Materials science/engineering and laboratory component:

Treatment of the mechanical behavior of polymeric materials will serve as the basis for a full discussion of ancient and industrial rubbers. Molecular weight, crystallinity, crosslinking, molecular orientation, and physical entanglements are the primary characteristics of polymeric structures that are important in determining the strength and overall mechanical behavior of polymers. We will pay particular attention to elastomers, which include natural and synthetic rubbers, as loosely chemically crosslinked, amorphous polymer networks typically with a low glass transition temperature below room temperature (Tg<RT). Elastomers exhibit non-linear deformation and full recovery and can extend elastically for strains up to several hundred percent. Comparison of Mesoamerican and industrial rubber processing will consider (1) the curing of natural latex by crosslinking of polyisoprene chains with sulfur (vulcanization), and (2) dissolution by I. alba of proteins that surround polyisoprene chains in the latex emulsion of C. elastica, enabling their entanglement, interaction, and stiffening of the material, as well as crosslinking or cyclizing of the chains by sulfonic acid and sulfonyl chloride moieties present in I. alba (ancient Mexican processing).

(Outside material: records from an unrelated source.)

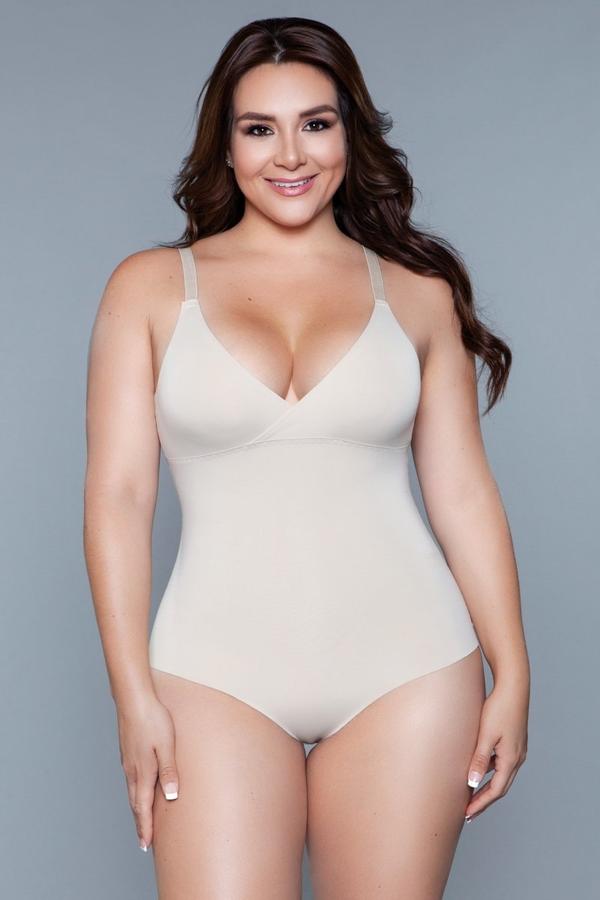 230191 - What Waist Shapewear Bodysuit - Just for you desires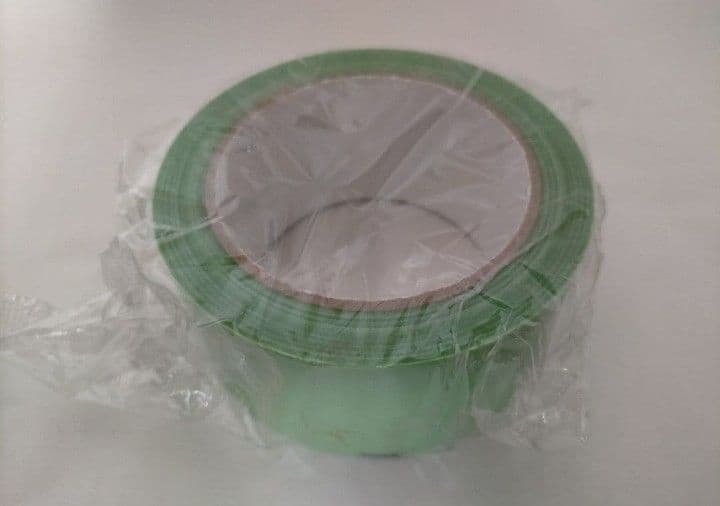 養生テープ 新品未使用 1箱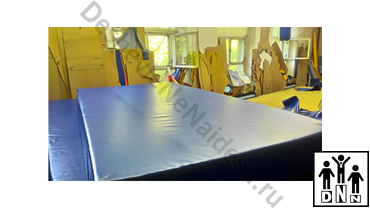 мат гимнастический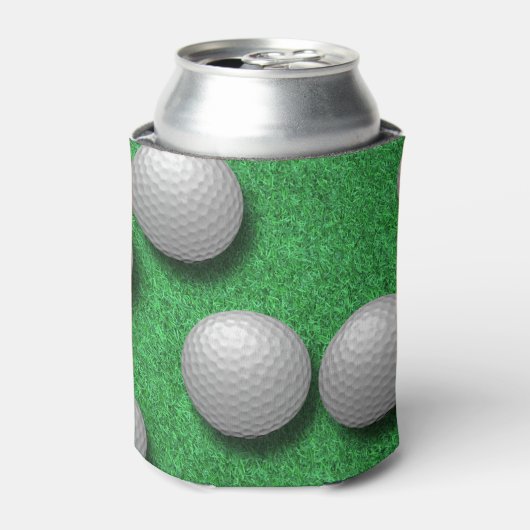 Golfplätze Dosenkühler (Kanne Vorderseite)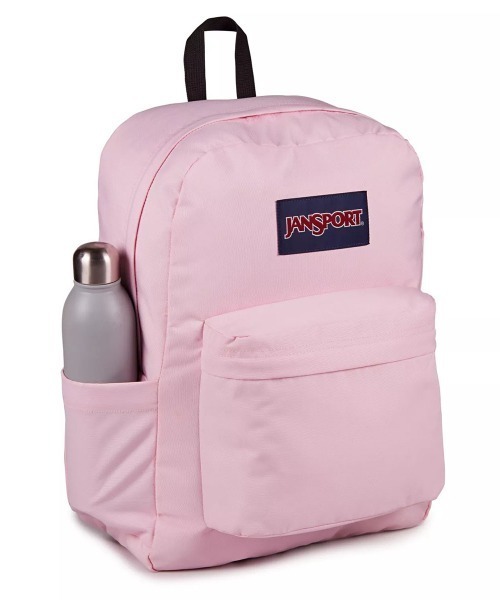 JANSPORT（ジャンスポーツ）の「JANSPORT SUPERBREAK PLUS（ジャンスポーツ スーパーブレイクプラス）（バックパック/リュック・メンズ・ブラック/レッド系/ネイビー/ブラック系/グリーン系/ブルー系/ピンク系/ブルー系2/ブラック系2・FREE）」の16枚目の写真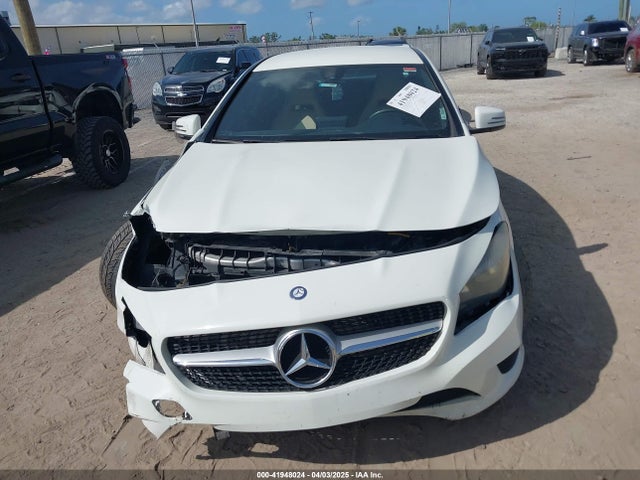 WDDSJ4EB8GN367433 Mercedes-Benz CLA 250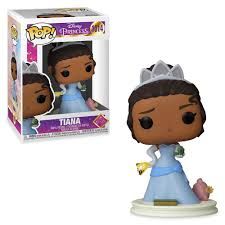 Funko Pop! Disney Princess Tiana 1014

The laboratory: Laboratory sessions will include the processing of rubber and the mechanical testing of rubber made by different processing techniques.

(1) Processing rubber: All participants will follow the ancient Mexican processing regime to produce rubber. The latex and morning glory vine components will be gathered in Chiapas, Mexico by DMSE/SI graduate students. Participants will fashion "Mexican" rubber into balls, figurines, and slabs for mechanical testing.

(2) Mechanical properties of rubber: Groups of participants will carry out a range of mechanical tests and property determinations of "Mexican" and industrial rubbers:

(a) measurement of the stress versus strain curve of "Mexican" rubber in uniaxial tension in order to obtain a value for the elastic modulus, the degree of strain hardening, the strain-to-failure, energy of deformation (toughness), and the mechanical hysteresis;

(b) comparative tensile tests and determination of percent elongation at break for samples of "Mexican" rubber, vulcanized rubber, and carbon black-filled-natural rubber;

(c) determination of mechanical property (elasticity and toughness) changes in "Mexican" rubber produced by varying the volume fraction of I. alba to C. elastica (tailoring rubber properties to rubber use, e.g. rubber balls vs. rubber hafting).

If time allows, SI participants, faculty, and graduate students will assemble on the MIT playing field to play the Mexican ball game with the rubber balls made in the laboratory!